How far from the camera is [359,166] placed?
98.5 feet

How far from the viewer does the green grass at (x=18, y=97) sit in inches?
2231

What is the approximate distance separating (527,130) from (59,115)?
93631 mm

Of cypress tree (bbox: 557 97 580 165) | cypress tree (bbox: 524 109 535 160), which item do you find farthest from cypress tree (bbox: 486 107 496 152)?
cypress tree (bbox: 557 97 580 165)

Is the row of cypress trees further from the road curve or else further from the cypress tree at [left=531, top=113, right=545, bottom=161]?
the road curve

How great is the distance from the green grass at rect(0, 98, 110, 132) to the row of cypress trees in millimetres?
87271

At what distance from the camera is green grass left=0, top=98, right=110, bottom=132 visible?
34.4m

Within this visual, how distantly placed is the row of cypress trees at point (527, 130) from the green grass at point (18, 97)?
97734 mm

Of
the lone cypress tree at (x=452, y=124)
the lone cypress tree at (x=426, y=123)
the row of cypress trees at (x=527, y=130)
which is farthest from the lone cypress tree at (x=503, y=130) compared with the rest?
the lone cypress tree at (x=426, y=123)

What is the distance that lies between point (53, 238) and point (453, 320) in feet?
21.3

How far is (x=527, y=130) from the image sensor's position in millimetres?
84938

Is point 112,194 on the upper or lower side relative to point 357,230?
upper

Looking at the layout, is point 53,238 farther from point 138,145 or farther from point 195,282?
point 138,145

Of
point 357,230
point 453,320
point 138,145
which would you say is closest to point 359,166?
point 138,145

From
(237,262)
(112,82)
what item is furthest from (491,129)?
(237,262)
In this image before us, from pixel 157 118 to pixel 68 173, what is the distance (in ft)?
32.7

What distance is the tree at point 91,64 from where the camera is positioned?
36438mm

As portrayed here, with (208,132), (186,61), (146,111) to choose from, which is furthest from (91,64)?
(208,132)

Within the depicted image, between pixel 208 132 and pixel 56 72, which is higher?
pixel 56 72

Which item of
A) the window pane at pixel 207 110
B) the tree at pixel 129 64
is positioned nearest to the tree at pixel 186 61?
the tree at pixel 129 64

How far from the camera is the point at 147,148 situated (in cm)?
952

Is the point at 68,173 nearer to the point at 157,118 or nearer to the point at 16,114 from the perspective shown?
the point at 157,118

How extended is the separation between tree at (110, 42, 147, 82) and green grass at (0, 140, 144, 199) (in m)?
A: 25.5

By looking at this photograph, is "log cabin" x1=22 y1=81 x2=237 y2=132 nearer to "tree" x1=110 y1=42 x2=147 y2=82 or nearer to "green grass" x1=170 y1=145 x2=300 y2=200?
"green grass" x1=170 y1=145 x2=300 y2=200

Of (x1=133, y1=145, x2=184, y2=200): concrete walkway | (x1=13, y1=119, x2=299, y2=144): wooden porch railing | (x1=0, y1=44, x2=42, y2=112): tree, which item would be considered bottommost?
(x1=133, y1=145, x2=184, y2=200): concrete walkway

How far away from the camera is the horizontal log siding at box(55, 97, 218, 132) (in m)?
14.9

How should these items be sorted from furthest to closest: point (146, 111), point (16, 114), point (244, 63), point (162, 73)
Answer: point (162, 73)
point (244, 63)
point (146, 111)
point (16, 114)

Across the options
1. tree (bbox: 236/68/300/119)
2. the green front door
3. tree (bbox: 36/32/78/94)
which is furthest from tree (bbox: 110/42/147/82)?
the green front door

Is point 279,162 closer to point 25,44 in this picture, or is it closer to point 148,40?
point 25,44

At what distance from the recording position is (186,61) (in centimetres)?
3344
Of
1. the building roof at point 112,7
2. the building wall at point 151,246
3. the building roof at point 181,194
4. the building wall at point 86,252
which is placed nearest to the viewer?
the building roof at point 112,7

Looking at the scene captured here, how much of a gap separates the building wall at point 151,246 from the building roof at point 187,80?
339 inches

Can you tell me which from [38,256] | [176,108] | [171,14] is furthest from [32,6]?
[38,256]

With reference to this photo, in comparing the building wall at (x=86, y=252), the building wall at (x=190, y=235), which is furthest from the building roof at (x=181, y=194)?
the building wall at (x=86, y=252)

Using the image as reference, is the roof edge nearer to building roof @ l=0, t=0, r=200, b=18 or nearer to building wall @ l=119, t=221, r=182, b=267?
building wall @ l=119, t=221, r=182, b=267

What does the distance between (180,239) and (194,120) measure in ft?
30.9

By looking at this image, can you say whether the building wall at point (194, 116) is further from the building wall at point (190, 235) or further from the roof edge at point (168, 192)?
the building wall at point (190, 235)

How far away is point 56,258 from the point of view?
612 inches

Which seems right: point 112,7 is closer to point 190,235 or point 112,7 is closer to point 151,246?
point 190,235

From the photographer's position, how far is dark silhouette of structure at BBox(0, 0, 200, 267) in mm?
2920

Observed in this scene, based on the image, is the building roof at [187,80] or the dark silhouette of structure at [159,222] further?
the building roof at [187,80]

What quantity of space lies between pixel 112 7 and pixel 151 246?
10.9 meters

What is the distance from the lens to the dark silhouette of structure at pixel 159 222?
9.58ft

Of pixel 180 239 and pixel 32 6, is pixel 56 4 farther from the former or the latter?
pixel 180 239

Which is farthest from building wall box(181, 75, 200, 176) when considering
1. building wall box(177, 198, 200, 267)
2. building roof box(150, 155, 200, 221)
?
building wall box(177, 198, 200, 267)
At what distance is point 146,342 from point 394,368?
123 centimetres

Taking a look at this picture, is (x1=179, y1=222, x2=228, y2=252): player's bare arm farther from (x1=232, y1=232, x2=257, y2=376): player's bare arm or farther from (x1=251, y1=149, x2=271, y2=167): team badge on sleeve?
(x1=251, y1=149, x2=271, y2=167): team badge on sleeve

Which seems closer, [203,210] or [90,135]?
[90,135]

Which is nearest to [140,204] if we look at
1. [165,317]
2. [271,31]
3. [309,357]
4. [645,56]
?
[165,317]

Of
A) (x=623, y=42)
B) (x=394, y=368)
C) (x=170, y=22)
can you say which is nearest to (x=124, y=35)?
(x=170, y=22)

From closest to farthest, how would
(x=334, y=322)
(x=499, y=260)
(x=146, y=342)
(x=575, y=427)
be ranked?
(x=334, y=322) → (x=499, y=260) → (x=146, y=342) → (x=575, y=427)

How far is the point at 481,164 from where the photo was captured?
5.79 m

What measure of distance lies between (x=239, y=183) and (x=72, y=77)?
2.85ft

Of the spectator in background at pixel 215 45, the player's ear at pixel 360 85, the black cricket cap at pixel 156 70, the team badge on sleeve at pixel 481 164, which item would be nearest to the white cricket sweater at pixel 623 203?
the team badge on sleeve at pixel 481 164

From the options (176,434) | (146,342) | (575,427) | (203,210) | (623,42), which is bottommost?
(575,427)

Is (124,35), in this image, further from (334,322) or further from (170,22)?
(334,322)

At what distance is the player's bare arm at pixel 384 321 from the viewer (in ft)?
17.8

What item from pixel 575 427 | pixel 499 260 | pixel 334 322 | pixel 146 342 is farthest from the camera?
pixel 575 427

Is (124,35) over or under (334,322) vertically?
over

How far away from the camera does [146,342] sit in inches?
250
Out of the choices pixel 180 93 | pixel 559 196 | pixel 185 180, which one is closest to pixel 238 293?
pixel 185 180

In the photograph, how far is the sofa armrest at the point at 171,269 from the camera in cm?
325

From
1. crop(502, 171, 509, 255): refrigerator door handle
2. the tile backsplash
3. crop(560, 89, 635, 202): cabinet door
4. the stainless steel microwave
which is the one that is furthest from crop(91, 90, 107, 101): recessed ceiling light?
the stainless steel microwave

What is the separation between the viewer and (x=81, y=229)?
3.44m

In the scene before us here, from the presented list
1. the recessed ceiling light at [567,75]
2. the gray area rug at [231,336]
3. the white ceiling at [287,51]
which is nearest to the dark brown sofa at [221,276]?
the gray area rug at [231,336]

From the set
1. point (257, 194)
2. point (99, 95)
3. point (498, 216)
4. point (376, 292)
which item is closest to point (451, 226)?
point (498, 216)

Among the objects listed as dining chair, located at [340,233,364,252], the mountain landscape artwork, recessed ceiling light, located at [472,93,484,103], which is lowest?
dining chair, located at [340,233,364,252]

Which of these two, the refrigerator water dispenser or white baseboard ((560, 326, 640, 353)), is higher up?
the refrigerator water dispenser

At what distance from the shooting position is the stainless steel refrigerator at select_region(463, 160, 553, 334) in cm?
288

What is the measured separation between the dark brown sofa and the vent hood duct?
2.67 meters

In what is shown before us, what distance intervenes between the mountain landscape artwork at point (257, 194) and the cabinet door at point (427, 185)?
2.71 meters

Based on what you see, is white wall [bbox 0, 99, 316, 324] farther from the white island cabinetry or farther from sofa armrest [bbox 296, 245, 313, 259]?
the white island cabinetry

----

* [Objective] Reproduce precisely the span of lines that begins at the line containing "What is the separation" and ends with the last line of the listing.

* [Written reply]
What is the separation between the viewer and (x=81, y=229)?
3.44m

In the scene before us here, from the presented list
1. the recessed ceiling light at [567,75]
2. the gray area rug at [231,336]
3. the white ceiling at [287,51]
which is nearest to the dark brown sofa at [221,276]?
the gray area rug at [231,336]

From the set
1. point (257, 194)
2. point (99, 95)
3. point (498, 216)
4. point (376, 292)
which item is closest to point (451, 226)?
point (498, 216)

Among the objects listed as dining chair, located at [340,233,364,252], the mountain landscape artwork, recessed ceiling light, located at [472,93,484,103], which is lowest?
dining chair, located at [340,233,364,252]

Which of these two, the refrigerator water dispenser or white baseboard ((560, 326, 640, 353)), is higher up?
the refrigerator water dispenser

At what distance from the shooting position is the stainless steel refrigerator at select_region(463, 160, 553, 334) in cm?
288

What is the measured separation between the dark brown sofa and the vent hood duct?
2.67 meters

In what is shown before us, what distance intervenes between the mountain landscape artwork at point (257, 194) and the cabinet door at point (427, 185)?
2.71 meters

Based on what you see, is white wall [bbox 0, 99, 316, 324] farther from the white island cabinetry or farther from sofa armrest [bbox 296, 245, 313, 259]?
the white island cabinetry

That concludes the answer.